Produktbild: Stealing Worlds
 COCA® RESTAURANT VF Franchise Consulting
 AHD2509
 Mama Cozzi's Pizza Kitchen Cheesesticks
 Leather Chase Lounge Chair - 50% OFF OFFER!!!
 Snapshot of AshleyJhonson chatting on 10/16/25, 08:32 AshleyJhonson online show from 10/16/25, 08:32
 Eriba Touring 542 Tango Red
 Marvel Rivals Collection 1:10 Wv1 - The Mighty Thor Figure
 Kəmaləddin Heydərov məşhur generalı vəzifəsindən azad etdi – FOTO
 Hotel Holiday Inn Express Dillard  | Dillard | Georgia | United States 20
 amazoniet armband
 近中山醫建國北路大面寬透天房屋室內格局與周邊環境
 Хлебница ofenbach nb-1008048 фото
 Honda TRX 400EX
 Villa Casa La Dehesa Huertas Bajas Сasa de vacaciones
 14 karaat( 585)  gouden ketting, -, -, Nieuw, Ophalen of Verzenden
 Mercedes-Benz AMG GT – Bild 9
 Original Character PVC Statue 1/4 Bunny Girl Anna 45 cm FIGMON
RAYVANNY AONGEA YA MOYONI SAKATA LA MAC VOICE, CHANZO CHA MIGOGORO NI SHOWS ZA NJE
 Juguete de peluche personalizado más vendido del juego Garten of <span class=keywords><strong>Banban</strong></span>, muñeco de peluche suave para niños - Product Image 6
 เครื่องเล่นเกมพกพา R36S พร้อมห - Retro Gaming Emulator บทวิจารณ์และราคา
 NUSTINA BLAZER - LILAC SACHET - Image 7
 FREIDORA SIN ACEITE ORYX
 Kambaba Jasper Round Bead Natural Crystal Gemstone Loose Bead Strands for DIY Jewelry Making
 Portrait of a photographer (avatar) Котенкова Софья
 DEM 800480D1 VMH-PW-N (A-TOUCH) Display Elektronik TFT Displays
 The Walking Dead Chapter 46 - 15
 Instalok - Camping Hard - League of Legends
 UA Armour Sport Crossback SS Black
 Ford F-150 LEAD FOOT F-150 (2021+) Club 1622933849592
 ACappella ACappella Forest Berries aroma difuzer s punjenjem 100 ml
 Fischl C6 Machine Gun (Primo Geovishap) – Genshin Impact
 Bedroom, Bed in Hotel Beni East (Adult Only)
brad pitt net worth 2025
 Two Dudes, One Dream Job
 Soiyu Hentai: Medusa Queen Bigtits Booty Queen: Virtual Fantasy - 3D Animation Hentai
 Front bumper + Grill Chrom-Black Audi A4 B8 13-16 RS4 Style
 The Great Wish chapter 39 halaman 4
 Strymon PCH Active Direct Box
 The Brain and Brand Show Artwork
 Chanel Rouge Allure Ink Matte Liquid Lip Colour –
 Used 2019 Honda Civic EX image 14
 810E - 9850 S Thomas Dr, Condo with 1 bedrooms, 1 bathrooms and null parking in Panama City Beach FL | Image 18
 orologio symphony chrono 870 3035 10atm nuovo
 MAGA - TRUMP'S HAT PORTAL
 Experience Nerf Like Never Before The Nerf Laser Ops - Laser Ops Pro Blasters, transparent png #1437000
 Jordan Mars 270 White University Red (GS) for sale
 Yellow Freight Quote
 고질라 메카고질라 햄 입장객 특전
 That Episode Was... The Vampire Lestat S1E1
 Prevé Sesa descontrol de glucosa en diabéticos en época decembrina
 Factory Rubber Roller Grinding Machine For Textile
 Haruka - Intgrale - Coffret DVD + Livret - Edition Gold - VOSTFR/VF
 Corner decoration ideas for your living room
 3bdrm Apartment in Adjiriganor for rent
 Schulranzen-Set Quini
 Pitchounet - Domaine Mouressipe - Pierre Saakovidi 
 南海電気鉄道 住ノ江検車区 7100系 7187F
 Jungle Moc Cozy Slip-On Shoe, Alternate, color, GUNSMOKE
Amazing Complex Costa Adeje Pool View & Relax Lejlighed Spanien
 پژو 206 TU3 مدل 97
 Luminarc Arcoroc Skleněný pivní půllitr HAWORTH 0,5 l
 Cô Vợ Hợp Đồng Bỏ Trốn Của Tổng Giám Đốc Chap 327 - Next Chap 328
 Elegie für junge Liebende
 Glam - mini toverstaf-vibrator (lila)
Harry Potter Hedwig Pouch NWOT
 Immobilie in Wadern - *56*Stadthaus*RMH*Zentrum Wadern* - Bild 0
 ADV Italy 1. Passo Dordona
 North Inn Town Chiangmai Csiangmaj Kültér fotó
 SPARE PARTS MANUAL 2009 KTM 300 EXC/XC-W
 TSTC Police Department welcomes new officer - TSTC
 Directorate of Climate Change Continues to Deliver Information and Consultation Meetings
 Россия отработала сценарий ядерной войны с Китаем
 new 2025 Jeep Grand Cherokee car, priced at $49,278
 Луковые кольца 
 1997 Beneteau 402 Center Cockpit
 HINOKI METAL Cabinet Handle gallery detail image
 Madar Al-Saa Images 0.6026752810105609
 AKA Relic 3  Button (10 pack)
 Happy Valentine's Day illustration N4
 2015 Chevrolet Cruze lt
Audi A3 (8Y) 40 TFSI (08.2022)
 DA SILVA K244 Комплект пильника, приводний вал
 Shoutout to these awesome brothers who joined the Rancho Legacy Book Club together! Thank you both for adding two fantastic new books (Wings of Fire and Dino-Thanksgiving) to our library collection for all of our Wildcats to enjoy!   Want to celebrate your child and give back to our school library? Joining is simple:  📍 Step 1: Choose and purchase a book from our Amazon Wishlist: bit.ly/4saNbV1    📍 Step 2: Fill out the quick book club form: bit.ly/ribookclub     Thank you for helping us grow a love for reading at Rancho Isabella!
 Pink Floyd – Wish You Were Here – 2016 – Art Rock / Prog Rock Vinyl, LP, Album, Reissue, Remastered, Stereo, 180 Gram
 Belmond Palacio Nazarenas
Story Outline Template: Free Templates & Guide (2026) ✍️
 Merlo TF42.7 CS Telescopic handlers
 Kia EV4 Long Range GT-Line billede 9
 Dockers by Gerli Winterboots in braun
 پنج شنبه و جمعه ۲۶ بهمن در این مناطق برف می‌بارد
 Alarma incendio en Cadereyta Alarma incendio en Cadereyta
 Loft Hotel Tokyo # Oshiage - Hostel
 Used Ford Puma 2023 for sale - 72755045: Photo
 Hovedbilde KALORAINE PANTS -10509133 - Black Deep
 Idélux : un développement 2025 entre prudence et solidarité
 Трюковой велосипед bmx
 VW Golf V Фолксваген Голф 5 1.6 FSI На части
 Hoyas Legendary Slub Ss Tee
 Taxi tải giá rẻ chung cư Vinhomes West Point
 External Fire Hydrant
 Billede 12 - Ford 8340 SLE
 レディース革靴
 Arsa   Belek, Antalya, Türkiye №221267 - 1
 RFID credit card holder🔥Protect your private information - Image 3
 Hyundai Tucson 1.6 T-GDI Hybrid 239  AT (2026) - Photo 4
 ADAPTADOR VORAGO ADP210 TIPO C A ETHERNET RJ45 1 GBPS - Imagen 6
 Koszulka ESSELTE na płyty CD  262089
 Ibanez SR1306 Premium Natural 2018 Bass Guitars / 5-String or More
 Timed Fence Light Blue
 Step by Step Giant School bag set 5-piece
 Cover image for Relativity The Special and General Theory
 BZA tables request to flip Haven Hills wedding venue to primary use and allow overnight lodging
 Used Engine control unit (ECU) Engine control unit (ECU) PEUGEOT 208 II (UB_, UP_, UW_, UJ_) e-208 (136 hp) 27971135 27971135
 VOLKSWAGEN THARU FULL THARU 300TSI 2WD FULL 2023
######
● **Required action**:
Wherever the string "Fire" shows up in the material, copy the line that holds it.

● **Completed task**:
 Shoutout to these awesome brothers who joined the Rancho Legacy Book Club together! Thank you both for adding two fantastic new books (Wings of Fire and Dino-Thanksgiving) to our library collection for all of our Wildcats to enjoy!   Want to celebrate your child and give back to our school library? Joining is simple:  📍 Step 1: Choose and purchase a book from our Amazon Wishlist: bit.ly/4saNbV1    📍 Step 2: Fill out the quick book club form: bit.ly/ribookclub     Thank you for helping us grow a love for reading at Rancho Isabella!
 External Fire Hydrant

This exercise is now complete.